_Задания_
**1.** Измените фрагмент текста о судьбе сержанта между «Судьба пропавшего сержанта» и «по-настоящему закрывает их.» включительно: приведите его заново, заменив «пепелище» на «пожарище».
**2.** Допишите продолжение текста о судьбе сержанта, начиная сразу после последнего приведённого предложения.

_Текст_
________________

Судьба пропавшего сержанта

Иногда говорят: «Нельзя возвращаться на пепелище, пепел засыпает глаза». Но знайте: лишь беспамятство по-настоящему закрывает их.

Быть может, ещё и поэтому огромный, на всю страну, да что там – на весь мир! – Бессмертный полк Победы Президент России Владимир Путин назвал «нашим единством перед лицом памяти».

В Книге памяти «Ратная слава Лесного» есть короткая запись: «Копылов Георгий Илларионович. 1917 г.р. Время службы: с октября 1939 по март 1945. Старший сержант в составе 43-го отдельного инженерно-строительного батальона, выполнявшего особое правительственное задание по строительству портов в Эстонии. С первых дней войны командир пулемётного расчёта. Был ранен, после чего попал в плен, где находился с 1941 по 1945 год. Из плена был освобождён американскими союзными войсками. Награды: Орден Отечественной войны II степени, юбилейные медали».

________________

_Сохранённые записи данных_
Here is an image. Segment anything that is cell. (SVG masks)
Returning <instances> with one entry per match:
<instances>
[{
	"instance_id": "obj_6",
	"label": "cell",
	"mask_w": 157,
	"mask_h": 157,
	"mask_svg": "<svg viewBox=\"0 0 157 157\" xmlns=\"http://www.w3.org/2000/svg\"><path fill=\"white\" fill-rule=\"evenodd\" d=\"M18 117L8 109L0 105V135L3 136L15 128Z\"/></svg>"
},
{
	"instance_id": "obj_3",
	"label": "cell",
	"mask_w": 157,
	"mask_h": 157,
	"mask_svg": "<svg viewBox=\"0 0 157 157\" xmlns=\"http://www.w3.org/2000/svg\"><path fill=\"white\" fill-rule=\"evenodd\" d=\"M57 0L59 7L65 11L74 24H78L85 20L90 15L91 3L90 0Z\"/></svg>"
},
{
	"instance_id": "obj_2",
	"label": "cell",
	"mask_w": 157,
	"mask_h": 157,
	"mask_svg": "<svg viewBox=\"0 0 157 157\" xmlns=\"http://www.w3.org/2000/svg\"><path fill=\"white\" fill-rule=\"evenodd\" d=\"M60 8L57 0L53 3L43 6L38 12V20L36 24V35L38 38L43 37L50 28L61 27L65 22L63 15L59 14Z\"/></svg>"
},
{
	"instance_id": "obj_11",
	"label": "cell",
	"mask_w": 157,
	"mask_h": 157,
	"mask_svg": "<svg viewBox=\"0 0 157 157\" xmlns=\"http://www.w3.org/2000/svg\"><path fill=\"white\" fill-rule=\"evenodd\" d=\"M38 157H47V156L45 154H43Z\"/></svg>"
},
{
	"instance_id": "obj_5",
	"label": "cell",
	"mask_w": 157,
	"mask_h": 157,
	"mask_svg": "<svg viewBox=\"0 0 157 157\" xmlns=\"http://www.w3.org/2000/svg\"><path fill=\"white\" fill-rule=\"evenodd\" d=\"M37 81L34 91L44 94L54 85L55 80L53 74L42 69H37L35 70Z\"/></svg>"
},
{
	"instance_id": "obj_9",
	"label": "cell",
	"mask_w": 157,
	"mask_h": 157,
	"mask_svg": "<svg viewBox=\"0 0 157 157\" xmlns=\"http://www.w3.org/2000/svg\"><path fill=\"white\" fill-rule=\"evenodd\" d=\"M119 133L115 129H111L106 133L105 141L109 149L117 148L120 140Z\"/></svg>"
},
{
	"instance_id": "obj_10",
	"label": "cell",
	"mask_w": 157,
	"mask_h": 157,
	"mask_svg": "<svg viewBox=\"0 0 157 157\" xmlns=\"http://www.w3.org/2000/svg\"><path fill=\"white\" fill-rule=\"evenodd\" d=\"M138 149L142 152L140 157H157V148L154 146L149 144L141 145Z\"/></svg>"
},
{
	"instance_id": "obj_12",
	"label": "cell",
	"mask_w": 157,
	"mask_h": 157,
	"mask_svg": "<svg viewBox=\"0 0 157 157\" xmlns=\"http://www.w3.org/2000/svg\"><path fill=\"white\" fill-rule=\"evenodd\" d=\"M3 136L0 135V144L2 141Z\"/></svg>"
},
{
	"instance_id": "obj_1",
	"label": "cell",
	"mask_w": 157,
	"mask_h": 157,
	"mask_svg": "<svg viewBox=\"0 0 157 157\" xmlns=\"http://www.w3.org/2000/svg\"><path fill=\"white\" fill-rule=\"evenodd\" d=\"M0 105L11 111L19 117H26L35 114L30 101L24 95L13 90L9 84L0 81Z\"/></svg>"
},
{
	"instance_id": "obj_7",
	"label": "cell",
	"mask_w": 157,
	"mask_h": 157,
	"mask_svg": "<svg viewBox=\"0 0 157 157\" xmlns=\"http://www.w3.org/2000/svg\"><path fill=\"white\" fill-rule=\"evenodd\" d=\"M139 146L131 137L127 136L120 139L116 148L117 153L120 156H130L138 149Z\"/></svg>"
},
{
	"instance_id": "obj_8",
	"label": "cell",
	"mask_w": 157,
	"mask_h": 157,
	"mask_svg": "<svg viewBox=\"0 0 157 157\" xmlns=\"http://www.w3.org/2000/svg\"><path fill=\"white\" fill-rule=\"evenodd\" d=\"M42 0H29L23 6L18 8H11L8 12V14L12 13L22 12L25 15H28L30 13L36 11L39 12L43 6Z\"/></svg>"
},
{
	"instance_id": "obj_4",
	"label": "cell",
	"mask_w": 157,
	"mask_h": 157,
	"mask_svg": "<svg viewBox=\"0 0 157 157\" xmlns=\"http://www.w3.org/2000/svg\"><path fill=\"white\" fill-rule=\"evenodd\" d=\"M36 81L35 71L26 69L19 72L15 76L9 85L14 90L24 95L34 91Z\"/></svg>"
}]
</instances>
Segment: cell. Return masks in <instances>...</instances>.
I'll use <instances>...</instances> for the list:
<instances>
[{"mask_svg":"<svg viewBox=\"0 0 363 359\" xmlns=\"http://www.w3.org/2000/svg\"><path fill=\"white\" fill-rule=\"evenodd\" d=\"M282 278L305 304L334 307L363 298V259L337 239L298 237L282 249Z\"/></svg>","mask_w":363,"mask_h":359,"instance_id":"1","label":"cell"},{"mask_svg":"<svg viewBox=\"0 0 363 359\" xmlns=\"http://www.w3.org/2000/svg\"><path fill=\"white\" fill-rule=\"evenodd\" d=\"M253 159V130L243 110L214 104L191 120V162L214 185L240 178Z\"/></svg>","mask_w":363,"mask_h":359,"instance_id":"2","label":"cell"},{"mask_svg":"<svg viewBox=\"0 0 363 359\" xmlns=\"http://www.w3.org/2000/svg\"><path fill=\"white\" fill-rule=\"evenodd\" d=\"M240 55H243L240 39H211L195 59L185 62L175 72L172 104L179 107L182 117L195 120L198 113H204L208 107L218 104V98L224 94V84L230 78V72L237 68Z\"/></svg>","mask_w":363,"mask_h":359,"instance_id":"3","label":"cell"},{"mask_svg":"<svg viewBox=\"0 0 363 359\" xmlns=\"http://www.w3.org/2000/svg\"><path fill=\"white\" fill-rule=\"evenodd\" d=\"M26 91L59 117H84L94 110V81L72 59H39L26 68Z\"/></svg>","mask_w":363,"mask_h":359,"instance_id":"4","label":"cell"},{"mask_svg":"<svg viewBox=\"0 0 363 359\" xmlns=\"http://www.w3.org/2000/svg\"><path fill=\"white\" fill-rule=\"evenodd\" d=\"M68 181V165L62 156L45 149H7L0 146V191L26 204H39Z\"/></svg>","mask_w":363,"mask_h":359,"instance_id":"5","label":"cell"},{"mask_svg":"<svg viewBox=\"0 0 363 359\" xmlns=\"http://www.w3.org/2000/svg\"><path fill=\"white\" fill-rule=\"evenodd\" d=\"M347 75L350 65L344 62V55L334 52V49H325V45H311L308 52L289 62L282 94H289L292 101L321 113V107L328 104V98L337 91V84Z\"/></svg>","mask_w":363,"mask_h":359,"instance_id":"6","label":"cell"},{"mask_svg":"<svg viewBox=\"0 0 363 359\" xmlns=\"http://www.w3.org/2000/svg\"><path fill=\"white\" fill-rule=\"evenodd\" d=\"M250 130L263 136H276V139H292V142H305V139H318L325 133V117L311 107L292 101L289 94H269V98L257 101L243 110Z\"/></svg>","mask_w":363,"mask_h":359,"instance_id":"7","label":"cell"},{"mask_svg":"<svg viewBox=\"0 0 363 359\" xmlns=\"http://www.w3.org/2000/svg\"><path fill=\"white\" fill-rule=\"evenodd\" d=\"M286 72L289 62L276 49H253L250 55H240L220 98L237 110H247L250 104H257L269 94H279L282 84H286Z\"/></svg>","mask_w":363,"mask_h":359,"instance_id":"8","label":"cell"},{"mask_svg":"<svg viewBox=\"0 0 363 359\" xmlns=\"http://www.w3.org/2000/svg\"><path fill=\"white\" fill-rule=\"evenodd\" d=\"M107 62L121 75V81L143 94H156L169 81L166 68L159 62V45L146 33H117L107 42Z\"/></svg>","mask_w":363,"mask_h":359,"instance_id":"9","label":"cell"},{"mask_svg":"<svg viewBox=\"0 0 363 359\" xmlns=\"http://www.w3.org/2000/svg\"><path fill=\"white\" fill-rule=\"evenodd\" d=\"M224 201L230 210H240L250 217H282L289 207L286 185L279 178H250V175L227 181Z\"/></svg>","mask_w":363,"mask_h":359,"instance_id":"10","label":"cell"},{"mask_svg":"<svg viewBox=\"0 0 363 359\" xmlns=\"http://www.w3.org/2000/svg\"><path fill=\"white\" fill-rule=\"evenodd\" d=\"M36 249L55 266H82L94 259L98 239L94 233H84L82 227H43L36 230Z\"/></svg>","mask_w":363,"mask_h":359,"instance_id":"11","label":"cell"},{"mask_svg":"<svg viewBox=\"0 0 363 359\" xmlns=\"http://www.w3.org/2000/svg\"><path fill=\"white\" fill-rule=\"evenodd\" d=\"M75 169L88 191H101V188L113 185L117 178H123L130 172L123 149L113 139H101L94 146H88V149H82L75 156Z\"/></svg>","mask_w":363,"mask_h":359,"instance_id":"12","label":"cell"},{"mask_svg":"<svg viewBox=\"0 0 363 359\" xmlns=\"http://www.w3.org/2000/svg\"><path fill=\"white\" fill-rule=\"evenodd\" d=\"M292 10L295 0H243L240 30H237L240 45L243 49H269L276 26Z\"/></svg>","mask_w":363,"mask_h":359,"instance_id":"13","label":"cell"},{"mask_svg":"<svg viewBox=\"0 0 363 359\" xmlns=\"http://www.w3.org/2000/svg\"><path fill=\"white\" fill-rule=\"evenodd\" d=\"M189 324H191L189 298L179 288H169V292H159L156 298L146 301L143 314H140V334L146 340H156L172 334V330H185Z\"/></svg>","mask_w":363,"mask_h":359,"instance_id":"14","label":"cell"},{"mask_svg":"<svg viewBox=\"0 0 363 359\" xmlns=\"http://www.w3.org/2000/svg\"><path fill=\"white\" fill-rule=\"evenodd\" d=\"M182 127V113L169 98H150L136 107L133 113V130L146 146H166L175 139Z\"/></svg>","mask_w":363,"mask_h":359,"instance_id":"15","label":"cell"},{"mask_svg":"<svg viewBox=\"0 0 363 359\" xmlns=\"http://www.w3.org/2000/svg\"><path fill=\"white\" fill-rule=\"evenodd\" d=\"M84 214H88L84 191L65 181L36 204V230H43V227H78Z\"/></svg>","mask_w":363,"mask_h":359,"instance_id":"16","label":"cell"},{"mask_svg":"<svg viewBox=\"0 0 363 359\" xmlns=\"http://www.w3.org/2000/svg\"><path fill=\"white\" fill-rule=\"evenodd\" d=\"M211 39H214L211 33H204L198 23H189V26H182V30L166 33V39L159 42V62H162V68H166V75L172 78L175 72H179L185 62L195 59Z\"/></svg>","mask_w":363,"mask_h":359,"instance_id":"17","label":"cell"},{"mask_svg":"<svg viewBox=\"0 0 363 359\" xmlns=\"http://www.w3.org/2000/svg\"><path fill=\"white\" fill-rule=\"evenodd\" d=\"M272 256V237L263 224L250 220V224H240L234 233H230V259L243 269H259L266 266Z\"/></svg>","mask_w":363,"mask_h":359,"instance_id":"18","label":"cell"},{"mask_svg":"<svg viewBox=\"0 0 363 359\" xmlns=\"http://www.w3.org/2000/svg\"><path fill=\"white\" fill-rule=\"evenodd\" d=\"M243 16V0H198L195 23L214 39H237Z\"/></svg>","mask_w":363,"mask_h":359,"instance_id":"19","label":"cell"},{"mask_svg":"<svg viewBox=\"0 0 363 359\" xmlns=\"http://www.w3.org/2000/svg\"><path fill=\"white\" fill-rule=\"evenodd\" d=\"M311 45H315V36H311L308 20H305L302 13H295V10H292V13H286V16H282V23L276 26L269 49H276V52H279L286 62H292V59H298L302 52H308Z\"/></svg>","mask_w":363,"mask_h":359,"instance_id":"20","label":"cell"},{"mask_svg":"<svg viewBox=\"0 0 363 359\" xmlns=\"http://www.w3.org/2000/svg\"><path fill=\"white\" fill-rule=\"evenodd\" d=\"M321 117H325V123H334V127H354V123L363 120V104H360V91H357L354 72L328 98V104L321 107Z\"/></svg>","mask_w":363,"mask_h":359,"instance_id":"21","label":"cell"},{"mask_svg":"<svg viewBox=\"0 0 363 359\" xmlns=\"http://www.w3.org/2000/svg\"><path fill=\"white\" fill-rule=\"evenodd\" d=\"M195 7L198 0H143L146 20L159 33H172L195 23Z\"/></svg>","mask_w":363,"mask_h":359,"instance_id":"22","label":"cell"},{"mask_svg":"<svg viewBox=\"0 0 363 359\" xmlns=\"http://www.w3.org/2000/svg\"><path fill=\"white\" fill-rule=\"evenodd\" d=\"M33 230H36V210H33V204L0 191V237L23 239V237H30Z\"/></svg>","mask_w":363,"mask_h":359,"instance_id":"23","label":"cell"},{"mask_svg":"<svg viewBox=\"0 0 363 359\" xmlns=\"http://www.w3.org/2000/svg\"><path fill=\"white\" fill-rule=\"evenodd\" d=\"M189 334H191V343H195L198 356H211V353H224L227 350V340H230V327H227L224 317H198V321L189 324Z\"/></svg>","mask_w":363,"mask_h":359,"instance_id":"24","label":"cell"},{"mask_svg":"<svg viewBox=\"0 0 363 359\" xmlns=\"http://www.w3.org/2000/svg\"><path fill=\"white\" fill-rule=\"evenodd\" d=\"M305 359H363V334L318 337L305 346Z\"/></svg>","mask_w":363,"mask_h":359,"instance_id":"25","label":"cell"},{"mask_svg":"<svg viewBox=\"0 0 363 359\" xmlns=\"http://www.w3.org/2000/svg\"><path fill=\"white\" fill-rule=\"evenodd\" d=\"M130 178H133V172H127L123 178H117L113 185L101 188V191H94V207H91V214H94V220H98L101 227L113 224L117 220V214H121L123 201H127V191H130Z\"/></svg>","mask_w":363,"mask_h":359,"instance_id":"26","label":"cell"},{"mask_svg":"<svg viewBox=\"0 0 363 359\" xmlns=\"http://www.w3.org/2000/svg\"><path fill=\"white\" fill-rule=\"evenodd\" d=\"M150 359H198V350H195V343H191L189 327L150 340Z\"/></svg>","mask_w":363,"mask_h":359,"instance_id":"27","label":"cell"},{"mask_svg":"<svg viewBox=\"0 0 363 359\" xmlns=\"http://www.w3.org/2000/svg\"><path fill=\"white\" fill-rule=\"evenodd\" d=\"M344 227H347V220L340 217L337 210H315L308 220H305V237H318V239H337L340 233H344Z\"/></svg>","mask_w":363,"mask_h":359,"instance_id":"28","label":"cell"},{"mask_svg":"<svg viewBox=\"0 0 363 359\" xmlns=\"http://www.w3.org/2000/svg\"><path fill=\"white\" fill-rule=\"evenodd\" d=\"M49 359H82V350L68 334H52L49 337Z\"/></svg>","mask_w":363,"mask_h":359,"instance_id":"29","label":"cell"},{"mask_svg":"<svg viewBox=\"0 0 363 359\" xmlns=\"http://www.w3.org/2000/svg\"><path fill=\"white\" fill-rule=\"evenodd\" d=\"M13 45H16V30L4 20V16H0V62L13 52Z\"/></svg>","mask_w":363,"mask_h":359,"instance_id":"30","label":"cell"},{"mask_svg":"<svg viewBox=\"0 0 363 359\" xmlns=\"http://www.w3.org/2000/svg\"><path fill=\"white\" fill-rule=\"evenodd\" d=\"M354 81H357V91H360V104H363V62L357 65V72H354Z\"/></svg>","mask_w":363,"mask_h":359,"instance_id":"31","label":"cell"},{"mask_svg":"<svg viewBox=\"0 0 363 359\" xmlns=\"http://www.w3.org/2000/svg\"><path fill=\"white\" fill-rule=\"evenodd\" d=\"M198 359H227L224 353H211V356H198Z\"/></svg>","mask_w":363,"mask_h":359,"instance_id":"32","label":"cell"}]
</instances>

________________

_Ответы_
**1.**
Судьба пропавшего сержанта

Иногда говорят: «Нельзя возвращаться на пожарище, пепел засыпает глаза». Но знайте: лишь беспамятство по-настоящему закрывает их.

**2.**
Строки, пришедшие из плена

В этих сухих, документальных строчках военкомата закодирована большая, достойная жизнь прекрасного человека, мужественного, верного Родине, несмотря ни на какие жизненные перипетии, сумевшего даже в самые страшные времена сохранить человеческое достоинство.

В них, по сути, уместилась вся его биография в 94 года. Жизнь человека, успевшего и повоевать, и убить по воле судьбы три с лишним года молодой своей жизни в немецком плену, и опять послужить, и доказать себя по возвращении из застенков, и дом построить, и дерево посадить, и семью создать, и очень много сделать для восстановления страны после войны, в мирные годы советского строительства.

Но есть ещё строки, пришедшие из плена. Вернувшись с войны, солдат Георгий Копылов решил записать всё то, что пришлось ему пережить, рассказать о тяжёлой судьбе, о товарищах, о борьбе и невзгодах, о страхе и победе над ним. Вёл он свои записи до конца жизни.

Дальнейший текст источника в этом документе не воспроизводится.